[Records from a data collection]

■ ■ ■ ■ ■ ■ ■

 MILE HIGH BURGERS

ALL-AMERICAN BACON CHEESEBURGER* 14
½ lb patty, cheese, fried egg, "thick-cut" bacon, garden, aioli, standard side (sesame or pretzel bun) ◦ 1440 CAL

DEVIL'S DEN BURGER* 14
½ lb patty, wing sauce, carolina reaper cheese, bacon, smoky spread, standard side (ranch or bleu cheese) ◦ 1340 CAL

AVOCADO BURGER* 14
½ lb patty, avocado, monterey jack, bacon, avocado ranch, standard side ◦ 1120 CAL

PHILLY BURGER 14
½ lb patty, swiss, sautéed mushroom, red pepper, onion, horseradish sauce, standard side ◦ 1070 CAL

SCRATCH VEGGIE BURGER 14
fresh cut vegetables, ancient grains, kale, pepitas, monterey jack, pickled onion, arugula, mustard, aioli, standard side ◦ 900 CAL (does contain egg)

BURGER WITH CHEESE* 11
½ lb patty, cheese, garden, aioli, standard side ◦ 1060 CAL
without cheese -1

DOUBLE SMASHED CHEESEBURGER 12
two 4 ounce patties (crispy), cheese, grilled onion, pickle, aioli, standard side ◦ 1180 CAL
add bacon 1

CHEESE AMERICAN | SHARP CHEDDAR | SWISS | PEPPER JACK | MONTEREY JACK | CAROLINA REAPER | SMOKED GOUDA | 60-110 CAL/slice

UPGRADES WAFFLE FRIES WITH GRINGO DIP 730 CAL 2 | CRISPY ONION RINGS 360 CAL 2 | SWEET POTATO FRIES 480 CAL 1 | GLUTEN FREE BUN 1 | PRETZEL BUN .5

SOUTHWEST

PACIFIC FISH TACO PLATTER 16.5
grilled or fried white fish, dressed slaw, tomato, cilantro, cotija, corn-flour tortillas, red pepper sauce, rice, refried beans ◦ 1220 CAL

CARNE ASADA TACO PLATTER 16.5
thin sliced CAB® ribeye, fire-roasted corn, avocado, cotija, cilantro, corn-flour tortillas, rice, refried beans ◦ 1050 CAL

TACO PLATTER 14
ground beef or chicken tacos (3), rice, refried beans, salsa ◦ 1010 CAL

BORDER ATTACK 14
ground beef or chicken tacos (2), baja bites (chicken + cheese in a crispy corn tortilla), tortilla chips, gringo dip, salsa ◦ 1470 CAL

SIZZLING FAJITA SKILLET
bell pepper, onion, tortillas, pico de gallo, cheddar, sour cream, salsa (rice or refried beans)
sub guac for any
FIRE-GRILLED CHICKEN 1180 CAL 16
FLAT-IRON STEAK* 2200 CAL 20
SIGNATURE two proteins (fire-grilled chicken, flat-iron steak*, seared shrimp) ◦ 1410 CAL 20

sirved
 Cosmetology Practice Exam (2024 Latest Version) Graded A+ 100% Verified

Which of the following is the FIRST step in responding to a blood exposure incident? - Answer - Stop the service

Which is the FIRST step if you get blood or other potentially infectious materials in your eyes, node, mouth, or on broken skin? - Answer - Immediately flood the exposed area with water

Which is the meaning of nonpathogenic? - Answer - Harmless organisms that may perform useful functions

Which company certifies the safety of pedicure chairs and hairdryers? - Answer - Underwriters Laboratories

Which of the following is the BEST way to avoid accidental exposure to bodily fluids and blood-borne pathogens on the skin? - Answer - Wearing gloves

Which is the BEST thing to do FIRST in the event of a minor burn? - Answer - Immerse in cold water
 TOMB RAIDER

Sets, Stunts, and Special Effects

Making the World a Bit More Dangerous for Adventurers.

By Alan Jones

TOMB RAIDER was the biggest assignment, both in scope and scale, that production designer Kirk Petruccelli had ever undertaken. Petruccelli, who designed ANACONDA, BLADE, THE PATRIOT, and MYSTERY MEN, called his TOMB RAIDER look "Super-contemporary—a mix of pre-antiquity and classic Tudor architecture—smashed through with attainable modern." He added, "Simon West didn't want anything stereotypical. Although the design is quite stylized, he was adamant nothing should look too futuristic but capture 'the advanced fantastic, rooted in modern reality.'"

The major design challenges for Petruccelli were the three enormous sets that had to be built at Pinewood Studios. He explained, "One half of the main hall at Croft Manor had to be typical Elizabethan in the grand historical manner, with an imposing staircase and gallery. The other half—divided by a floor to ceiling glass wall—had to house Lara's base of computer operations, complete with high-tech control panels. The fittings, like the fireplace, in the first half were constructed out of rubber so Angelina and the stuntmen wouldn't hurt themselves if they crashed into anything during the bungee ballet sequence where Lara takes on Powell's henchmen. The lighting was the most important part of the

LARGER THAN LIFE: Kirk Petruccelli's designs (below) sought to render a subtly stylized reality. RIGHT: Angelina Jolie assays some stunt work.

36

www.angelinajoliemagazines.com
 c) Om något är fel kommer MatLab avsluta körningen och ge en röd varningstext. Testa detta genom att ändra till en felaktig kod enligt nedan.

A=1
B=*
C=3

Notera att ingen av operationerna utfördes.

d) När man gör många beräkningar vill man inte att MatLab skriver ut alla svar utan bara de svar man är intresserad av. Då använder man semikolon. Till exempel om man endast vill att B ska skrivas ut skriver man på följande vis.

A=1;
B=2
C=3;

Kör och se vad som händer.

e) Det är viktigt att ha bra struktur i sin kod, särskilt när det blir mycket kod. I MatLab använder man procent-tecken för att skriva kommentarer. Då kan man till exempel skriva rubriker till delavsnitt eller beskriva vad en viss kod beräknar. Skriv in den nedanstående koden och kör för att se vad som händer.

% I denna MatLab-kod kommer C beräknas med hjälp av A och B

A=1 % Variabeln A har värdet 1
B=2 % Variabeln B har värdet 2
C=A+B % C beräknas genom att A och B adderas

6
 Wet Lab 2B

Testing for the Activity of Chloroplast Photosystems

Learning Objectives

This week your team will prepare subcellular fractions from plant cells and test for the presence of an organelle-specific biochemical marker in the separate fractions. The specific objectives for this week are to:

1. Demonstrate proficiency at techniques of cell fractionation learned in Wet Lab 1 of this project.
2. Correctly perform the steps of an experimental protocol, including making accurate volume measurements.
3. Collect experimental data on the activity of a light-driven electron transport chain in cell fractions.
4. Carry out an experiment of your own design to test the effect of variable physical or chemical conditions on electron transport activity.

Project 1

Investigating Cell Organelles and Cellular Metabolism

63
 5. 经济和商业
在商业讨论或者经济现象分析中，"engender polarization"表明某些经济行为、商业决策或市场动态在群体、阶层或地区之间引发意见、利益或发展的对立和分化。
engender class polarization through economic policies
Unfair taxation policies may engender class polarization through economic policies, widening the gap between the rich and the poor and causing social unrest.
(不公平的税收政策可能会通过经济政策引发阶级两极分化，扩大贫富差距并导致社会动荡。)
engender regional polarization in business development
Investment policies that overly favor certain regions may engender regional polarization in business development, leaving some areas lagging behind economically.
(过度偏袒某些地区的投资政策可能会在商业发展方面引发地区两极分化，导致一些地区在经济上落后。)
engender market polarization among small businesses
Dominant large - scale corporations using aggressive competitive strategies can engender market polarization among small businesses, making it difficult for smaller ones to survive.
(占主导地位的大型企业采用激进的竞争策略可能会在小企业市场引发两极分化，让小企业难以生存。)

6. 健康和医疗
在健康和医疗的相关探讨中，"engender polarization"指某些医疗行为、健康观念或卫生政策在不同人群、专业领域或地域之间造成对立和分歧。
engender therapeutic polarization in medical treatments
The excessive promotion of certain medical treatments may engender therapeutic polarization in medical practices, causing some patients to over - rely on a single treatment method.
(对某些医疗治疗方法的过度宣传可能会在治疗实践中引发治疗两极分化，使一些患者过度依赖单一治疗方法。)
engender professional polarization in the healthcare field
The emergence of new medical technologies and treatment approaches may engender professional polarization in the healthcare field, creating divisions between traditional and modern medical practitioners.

■ ■ ■ ■ ■ ■ ■

**EXERCISE AIM:** Above are some records; copy each line there that contains "AMERICAN".

**YOUR RESPONSE:**
ALL-AMERICAN BACON CHEESEBURGER* 14
CHEESE AMERICAN | SHARP CHEDDAR | SWISS | PEPPER JACK | MONTEREY JACK | CAROLINA REAPER | SMOKED GOUDA | 60-110 CAL/slice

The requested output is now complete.